Ocean biogeochemistry in the Norwegian Earth System Model version 2 (NorESM2)
|Author(s)||Tjiputra Jerry F.1, 2, Schwinger Jorg1, 2, Bentsen Mats1, 2, Moree Anne L.2, 3, Gao Shuang2, 4, Bethke Ingo2, 3, Heinze Christoph2, 3, Goris Nadine1, 2, Gupta Alok1, 2, He Yan-Chun2, 5, Olivie Dirk6, Seland Oyvind6, Schulz Michael6|
|Affiliation(s)||1 : NORCE Norwegian Res Ctr, Bergen, Norway.
2 : Bjerknes Ctr Climate Res, Bergen, Norway.
3 : Univ Bergen, Geophys Inst, Bergen, Norway.
4 : Inst Marine Res, Bergen, Norway.
5 : Nansen Environm & Remote Sensing Ctr, Bergen, Norway.
6 : Norwegian Meteorol Inst, Oslo, Norway.

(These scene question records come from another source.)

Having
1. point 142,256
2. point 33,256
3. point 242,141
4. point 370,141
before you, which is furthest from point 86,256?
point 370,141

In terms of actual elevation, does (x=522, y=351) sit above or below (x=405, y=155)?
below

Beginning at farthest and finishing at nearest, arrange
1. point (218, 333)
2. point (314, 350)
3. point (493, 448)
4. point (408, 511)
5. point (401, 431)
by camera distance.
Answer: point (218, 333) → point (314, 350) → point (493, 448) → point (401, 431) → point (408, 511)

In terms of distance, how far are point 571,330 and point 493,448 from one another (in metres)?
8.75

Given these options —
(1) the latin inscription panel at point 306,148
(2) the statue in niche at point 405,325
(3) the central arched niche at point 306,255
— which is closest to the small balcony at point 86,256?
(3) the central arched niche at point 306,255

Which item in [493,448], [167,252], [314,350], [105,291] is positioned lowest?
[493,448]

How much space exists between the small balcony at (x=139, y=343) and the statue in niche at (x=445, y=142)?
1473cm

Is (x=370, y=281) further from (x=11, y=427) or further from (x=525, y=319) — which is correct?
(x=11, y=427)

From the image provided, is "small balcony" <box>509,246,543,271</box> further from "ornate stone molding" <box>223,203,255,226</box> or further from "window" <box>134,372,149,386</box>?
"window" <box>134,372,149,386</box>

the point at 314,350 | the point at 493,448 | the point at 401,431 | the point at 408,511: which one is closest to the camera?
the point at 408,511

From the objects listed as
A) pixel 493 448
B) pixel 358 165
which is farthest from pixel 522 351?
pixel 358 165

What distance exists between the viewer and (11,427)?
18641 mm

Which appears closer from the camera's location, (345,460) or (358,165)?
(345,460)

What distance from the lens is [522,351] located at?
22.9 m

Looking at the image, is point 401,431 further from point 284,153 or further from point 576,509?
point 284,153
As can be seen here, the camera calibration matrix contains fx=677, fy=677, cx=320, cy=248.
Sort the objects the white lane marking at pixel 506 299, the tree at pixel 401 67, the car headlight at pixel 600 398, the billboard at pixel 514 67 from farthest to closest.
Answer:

|Source||Geoscientific Model Development (1991-959X) (Copernicus Gesellschaft Mbh), 2020-05 , Vol. 13 , N. 5 , P. 2393-2431|
|WOS© Times Cited||4|
|Note||Special issue | The Norwegian Earth System Model: NorESM; basic development, validation, scientific analyses, and climate scenarios Editor(s): GMD topical editors | Coordinators: M. Bentsen and M. Schulz|
The ocean carbon cycle is a key player in the climate system through its role in regulating the atmospheric carbon dioxide concentration and other processes that alter the Earth's radiative balance. In the second version of the Norwegian Earth System Model (NorESM2), the oceanic carbon cycle component has gone through numerous updates that include, amongst others, improved process representations, increased interactions with the atmosphere, and additional new tracers. Oceanic dimethyl sulfide (DMS) is now prognostically simulated and its fluxes are directly coupled with the atmospheric component, leading to a direct feedback to the climate. Atmospheric nitrogen deposition and additional riverine inputs of other biogeochemical tracers have recently been included in the model. The implementation of new tracers such as "preformed" and "natural" tracers enables a separation of physical from biogeochemical drivers as well as of internal from external forcings and hence a better diagnostic of the simulated biogeochemical variability. Carbon isotope tracers have been implemented and will be relevant for studying long-term past climate changes. Here, we describe these new model implementations and present an evaluation of the model's performance in simulating the observed climatological states of water-column biogeochemistry and in simulating transient evolution over the historical period. Compared to its predecessor NorESM1, the new model's performance has improved considerably in many aspects. In the interior, the observed spatial patterns of nutrients, oxygen, and carbon chemistry are better reproduced, reducing the overall model biases. A new set of ecosystem parameters and improved mixed layer dynamics improve the representation of upper-ocean processes (biological production and air-sea CO2 fluxes) at seasonal timescale. Transient warming and air-sea CO2 fluxes over the historical period are also in good agreement with observation-based estimates. NorESM2 participates in the Coupled Model Intercomparison Project phase 6 (CMIP6) through DECK (Diagnostic, Evaluation and Characterization of Klima) and several endorsed MIP simulations.